Members have a preferential right to participate in the increase of share capital. Members are entitled to assume the obligation to increase contributions in the ratio 1:1. Member Jan Frans, 7 days after the general meeting deciding on the increase of share capital, assumed the obligation to increase the contribution by written declaration containing the necessary requisites and signed the declaration, the signature was officially verified. Member Marcela Kujalová waived the right to participate in the increase of capital at the general meeting.

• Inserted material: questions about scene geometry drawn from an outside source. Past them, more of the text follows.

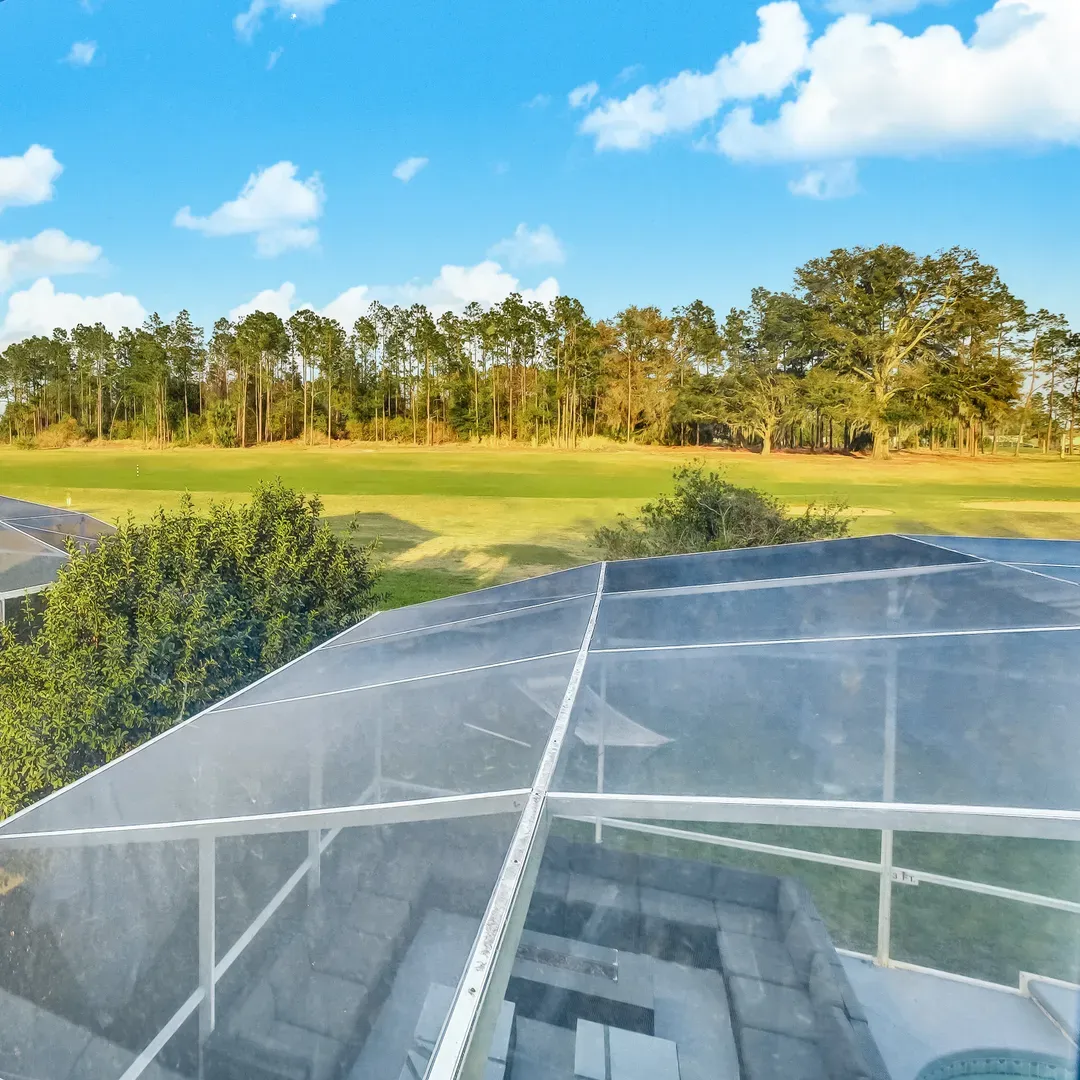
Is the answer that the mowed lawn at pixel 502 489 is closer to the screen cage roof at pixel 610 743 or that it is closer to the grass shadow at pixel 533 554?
the grass shadow at pixel 533 554

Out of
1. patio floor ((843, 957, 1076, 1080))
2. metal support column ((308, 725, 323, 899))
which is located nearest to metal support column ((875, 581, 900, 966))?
patio floor ((843, 957, 1076, 1080))

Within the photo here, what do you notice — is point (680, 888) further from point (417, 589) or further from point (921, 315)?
point (921, 315)

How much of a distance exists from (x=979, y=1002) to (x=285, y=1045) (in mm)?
1675

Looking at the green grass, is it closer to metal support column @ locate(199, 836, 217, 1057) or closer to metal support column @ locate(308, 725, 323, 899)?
metal support column @ locate(308, 725, 323, 899)

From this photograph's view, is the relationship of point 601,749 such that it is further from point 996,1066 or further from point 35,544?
point 35,544

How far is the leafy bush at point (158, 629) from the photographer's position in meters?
3.98

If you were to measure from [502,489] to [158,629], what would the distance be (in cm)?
1846

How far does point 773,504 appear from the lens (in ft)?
32.6

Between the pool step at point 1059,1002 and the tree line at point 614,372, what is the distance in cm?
1860

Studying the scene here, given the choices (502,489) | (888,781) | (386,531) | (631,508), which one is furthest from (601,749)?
(502,489)

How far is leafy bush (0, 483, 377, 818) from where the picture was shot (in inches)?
157

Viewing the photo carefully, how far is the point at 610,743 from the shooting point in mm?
1566

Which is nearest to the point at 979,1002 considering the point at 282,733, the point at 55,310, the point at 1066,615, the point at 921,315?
the point at 1066,615

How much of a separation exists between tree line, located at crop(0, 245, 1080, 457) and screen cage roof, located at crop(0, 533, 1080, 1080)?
17.9 meters
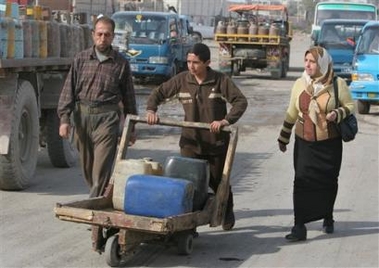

A third person, the member’s brother, Jan Kujal, expressed interest in an obligation for a new contribution. The general meeting, held 14 days after the general meeting deciding on the increase of share capital, consented to Jan Kujal assuming an obligation for a new contribution. Jan Kujal, 2 days after the holding of the general meeting which granted consent to the assumption, assumed the obligation for a new contribution by written declaration containing the necessary requisites. Furthermore, in the declaration he acceded to the memorandum of association of the company MagicNite s.r.o. and signed the declaration, the signature was officially verified. Within 20 days of the general meeting deciding on the increase of share capital, both Jan Frans and Jan Kujal paid their obligations. The following day, the company submitted an application for registration of the increase of share capital in the commercial register. After registration of the increase, this became effective.

This text was translated from Czech to English using an AI translator.